_Document_
Begin

I often write here that Israel is in crisis; and my belief is confirmed by the growing desperation of liberal Zionists who glimpse the end of the two-state solution and with that the possible end of the Jewish state. I watch liberal Zionists because I want Jews on board in the coming transformation, I want Jewish life to change, and these liberals or their children are the Jewish swing vote; they are the Jews whose commitment to liberalism might lead them to abandon an anachronistic supremacist political ideology (Zionism) or undertake radical reform of the Jewish state.
The interesting thing about these three liberal Zionists, though, is their anxiety, and their clinging to religious and nationalist beliefs. It is important to expose these very conservative views if we are going to win over their children to non-Zionism. Sorry, this is a long post; you can skip from 1, Burston to 2, Gitlin to 3, Samuels.
1. Haaretz columnist Brad Burston gave a talk at a Seattle synagogue, sponsored by J Street, and made a sharply nationalist statement that suggests to me that if push comes to shove, Burston (and J Street) might march shoulder-to-shoulder with AIPAC. Richard Silverstein offered this report. I’m including a lot of Silverstein’s comment, which is very perceptive. Silverstein:
At one point, Burston said, “About the progressive Jew who sees nothing wrong with the many Muslim nations in the world, but who cannot allow the Jews to have a single state of their own anywhere in the world, I say that person is an anti-Semite.”
…I too used to be a liberal Zionist.. But it doesn’t do anyone any good. It sugarcoats Israeli reality. It in a sense infantilizes the Diaspora audience by presuming that it either can’t take or wouldn’t understand a full-bore analysis of the extremity of the political situation in Israel. At the present moment, an Israeli speaking in the Diaspora does a disservice when he makes things appear not quite as bad as they really are. Only the truth suffices in the present situation….
I’m also struck by the phrase “love for Israel” bandied about by so many liberal Zionists including Burston tonight [and by Gershom Sholem when he lectured Hannah Arendt]. One of the reasons … I didn’t attend Daniel Sokatch’s (he is the CEO of the New Israel Fund) talk here in Seattle this month was its title, Loving Israel in Challenging Times. I find the notion that one must profess love for Israel before criticizing it to be preposterous. …Love means that Israel cannot be something I think it should be, a normal state. Love puts Israel on a pedestal just as traditional male attitudes toward women put them on similar pedestals that prevented them from being normal human beings.
In the time when I was still on e-mail terms with Leonard Fein, he practically made a fetish out of my supposed lack of love for Israel. To him, it proved I had left the Zionst reservation because you could only express criticism of Israel out of such deep concern and affection, that your criticism would clearly be couched as that of a concerned parent for a loved one gone astray. Naturally, I don’t have patience in this hour in which Israel finds itself in extremis for such mollycoddling.
To me it is self-evident that I would not write this blog unless I loved Israel. It would simply be a waste of time to devote as many tens of thousands of hours to this enterprise as I have unless there was deep emotion attached to the subject. And there is. Many decades of my life have been devoted to Israel. I could not do so unless I loved it.

End

_Collected material_

Begin

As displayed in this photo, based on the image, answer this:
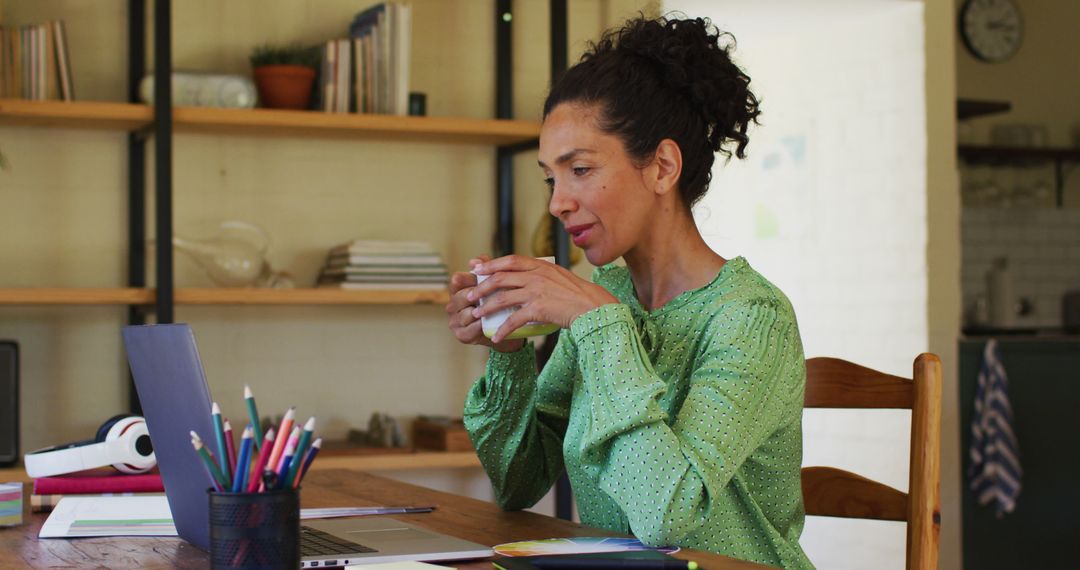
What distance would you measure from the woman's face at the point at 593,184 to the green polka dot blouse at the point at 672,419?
0.12 m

End

_Complete the following_
- a) From the blog post on liberal Zionists, quote the passage starting with "In the time" and going on through "for such mollycoddling.".
- b) List every organization or publication named in the blog post on liberal Zionists.

_Response list_
- a)
In the time when I was still on e-mail terms with Leonard Fein, he practically made a fetish out of my supposed lack of love for Israel. To him, it proved I had left the Zionst reservation because you could only express criticism of Israel out of such deep concern and affection, that your criticism would clearly be couched as that of a concerned parent for a loved one gone astray. Naturally, I don’t have patience in this hour in which Israel finds itself in extremis for such mollycoddling.

- b)
Haaretz
J Street
AIPAC
New Israel Fund